Saved entries
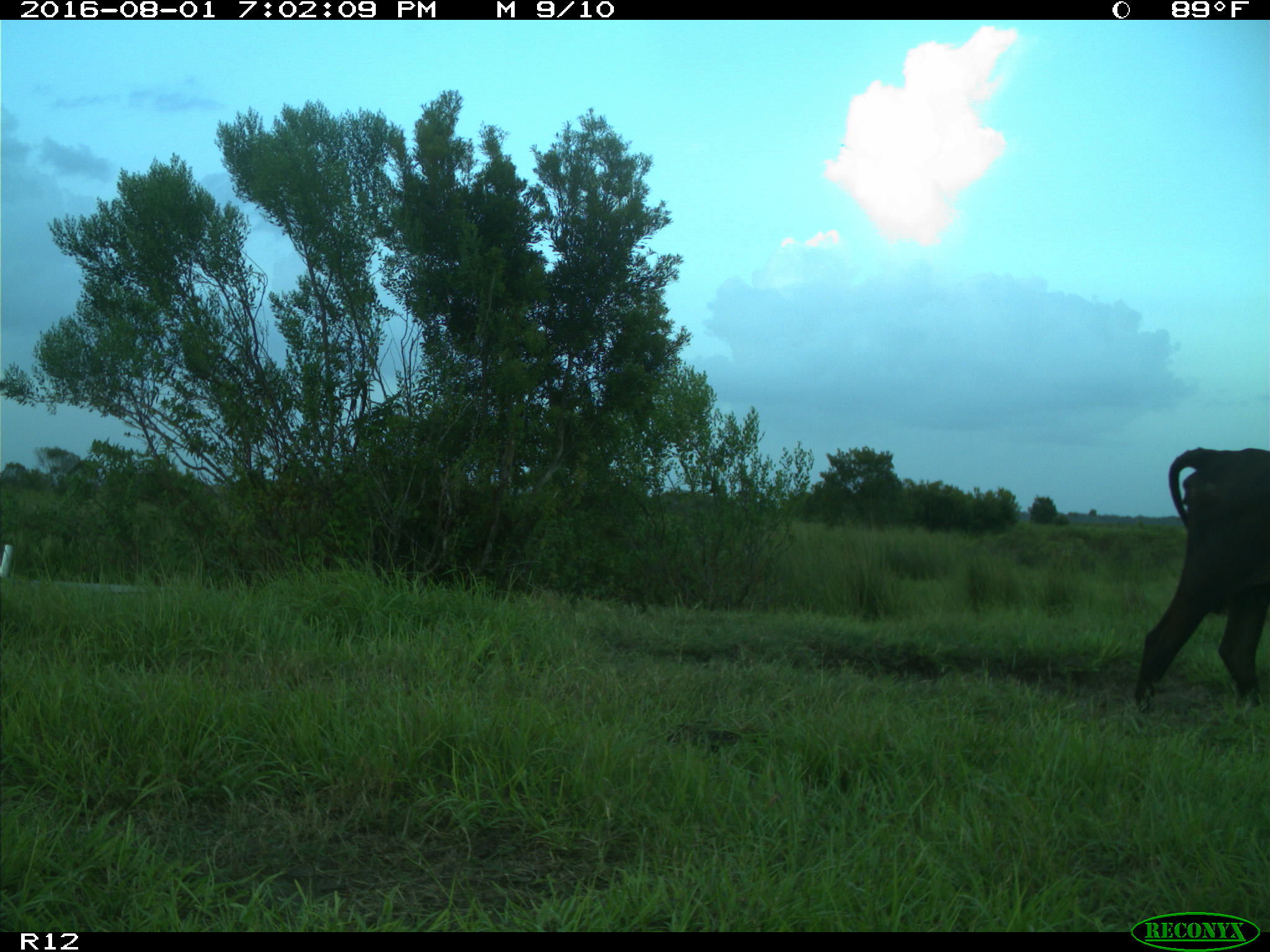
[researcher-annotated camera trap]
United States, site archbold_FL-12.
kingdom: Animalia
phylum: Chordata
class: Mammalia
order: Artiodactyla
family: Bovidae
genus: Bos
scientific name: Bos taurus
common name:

...

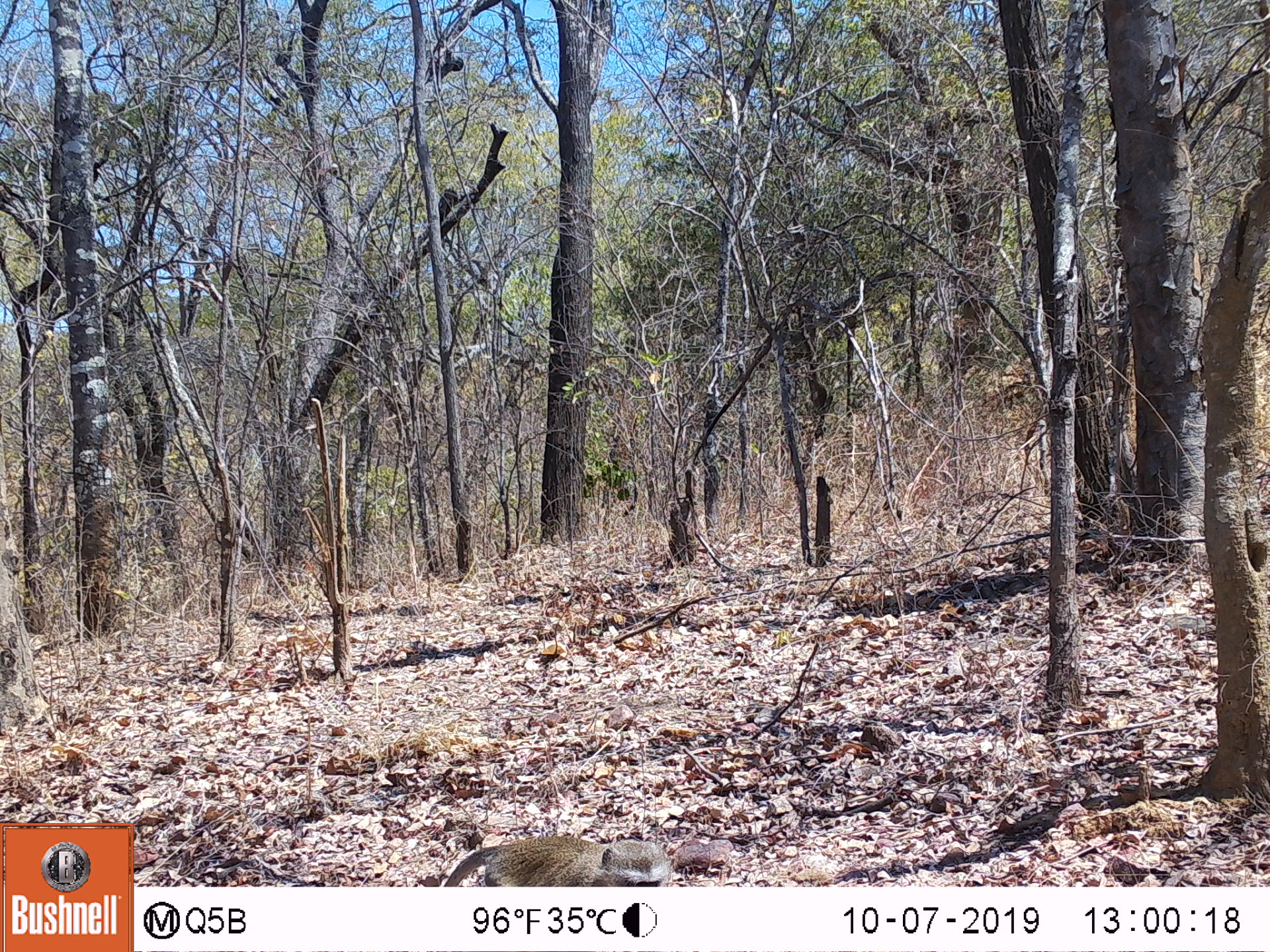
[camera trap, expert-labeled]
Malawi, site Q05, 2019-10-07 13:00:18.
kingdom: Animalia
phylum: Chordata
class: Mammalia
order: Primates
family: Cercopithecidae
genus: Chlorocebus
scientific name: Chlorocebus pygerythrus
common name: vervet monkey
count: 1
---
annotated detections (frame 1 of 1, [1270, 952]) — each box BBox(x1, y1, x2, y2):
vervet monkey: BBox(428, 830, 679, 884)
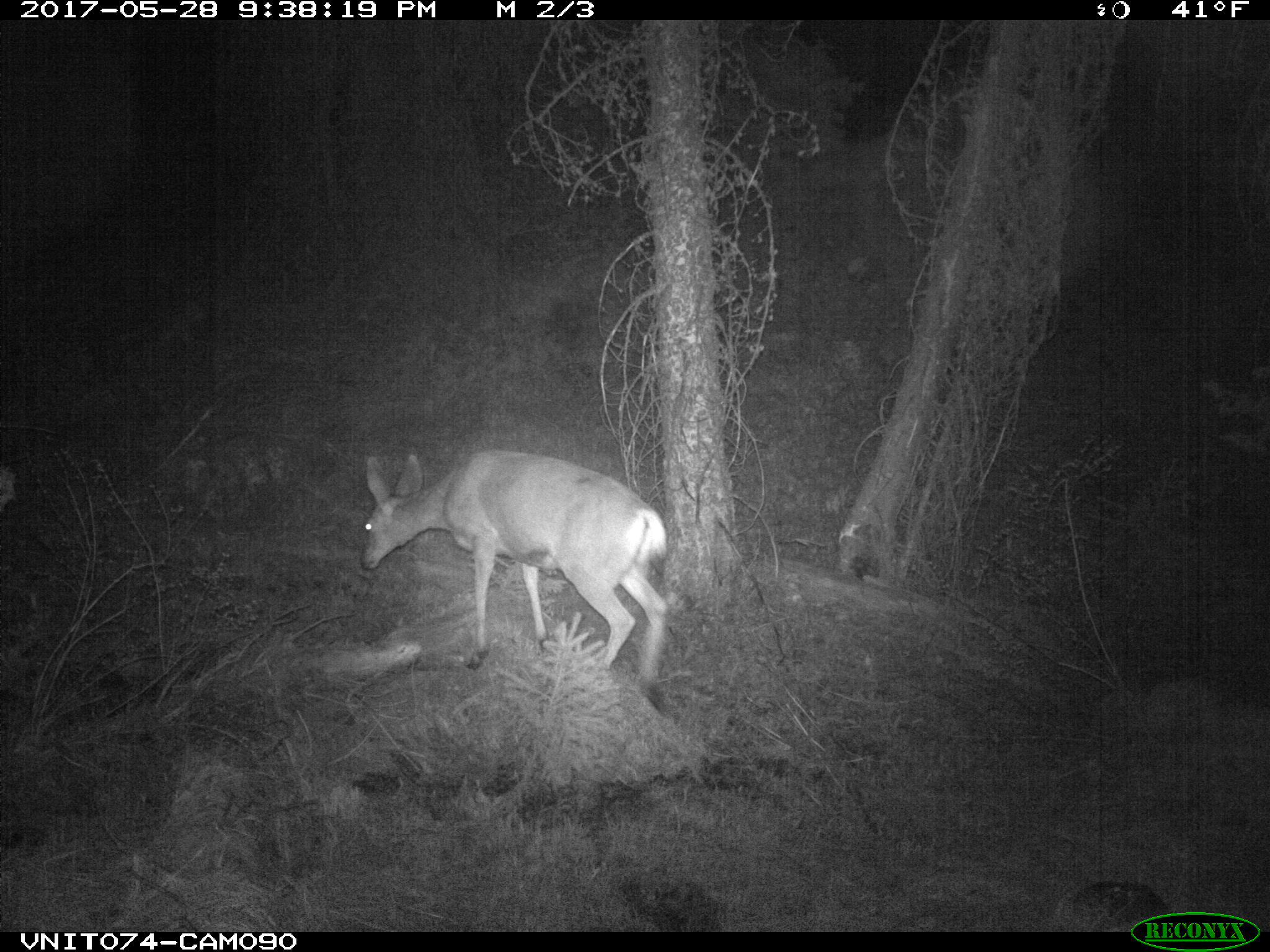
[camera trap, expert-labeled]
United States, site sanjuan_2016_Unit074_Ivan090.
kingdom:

* _Your goal_: Only lines with the word "site" are wanted; pull each of them from the records.

* _Solution to the exercise_:
United States, site archbold_FL-12.
Malawi, site Q05, 2019-10-07 13:00:18.
United States, site sanjuan_2016_Unit074_Ivan090.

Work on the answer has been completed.